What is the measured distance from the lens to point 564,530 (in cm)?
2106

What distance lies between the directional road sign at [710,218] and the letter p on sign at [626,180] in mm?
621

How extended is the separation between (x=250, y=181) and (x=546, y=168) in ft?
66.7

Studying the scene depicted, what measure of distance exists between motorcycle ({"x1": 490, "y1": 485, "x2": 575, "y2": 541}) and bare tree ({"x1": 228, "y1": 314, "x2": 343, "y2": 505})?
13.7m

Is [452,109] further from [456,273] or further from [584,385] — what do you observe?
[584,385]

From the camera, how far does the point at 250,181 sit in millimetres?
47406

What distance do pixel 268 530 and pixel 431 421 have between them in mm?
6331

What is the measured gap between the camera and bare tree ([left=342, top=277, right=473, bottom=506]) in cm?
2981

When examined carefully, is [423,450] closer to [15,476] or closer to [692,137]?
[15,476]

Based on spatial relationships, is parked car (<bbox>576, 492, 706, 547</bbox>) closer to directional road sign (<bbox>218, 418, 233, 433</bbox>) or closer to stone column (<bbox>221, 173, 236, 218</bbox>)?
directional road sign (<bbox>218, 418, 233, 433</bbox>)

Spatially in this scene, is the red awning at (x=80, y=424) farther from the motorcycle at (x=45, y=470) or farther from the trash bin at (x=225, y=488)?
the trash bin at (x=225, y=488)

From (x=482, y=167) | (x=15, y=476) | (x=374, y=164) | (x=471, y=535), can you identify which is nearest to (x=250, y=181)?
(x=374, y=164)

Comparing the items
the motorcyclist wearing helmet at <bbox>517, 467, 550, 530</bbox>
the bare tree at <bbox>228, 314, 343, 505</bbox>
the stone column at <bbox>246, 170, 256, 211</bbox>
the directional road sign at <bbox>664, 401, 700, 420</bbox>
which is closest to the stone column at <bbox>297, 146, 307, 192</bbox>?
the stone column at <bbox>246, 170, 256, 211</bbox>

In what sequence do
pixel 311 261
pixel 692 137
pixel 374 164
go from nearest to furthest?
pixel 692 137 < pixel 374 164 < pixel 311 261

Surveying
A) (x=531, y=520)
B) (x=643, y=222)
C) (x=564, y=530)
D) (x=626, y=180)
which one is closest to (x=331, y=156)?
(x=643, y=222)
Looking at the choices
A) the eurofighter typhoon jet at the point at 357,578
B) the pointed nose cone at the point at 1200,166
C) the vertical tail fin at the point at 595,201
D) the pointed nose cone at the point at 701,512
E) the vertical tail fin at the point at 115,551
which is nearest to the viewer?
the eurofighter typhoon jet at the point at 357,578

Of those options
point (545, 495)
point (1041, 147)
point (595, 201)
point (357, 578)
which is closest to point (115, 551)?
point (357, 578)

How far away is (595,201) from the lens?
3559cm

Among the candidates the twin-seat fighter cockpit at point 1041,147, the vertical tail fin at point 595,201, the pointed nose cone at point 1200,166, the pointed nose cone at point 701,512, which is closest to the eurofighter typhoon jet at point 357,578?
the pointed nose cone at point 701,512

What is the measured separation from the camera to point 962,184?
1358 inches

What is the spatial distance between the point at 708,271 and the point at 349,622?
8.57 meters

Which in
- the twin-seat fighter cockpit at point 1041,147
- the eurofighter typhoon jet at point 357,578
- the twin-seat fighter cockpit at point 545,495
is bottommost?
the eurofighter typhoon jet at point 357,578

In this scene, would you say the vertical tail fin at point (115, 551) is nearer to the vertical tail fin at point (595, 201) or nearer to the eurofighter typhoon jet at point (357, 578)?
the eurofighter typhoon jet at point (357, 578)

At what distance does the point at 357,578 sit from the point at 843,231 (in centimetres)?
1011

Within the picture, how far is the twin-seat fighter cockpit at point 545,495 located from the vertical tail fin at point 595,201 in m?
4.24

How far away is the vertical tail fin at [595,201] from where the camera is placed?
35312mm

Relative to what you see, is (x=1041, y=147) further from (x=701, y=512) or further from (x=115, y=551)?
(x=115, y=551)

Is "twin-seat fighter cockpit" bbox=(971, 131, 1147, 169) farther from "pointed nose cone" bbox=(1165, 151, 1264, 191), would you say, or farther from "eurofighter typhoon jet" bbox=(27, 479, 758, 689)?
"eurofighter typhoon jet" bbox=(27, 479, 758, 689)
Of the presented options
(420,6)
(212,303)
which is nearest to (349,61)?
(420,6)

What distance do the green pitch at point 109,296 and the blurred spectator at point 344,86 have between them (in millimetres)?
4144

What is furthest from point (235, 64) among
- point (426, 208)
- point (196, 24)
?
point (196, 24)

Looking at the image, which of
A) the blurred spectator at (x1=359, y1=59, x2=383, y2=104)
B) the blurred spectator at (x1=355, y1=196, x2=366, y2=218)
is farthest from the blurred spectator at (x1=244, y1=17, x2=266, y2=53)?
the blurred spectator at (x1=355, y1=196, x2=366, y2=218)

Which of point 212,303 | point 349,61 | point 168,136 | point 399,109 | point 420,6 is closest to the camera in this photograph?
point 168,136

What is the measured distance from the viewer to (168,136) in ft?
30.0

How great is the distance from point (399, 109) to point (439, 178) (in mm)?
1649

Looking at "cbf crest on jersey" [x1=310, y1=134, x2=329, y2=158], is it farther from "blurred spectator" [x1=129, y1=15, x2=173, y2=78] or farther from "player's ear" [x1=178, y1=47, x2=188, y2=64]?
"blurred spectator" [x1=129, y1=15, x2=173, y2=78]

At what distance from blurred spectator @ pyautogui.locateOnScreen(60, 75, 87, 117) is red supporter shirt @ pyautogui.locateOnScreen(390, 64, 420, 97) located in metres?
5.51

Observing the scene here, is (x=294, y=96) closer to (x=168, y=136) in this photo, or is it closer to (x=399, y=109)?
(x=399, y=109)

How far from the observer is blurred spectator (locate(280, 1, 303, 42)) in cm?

--------

Problem to solve
Rewrite the lines from the one containing "Observing the scene" through the last line of the records, both ends included, with the requests left as they are. Multiply every number in the answers, such as coordinates, by 0.55 and round it to a whole number, with halves rounded up.

Correct output
Observing the scene here, is (x=294, y=96) closer to (x=168, y=136) in this photo, or is it closer to (x=399, y=109)?
(x=219, y=60)

How far from the observer is blurred spectator (locate(280, 1, 303, 42)) in cm?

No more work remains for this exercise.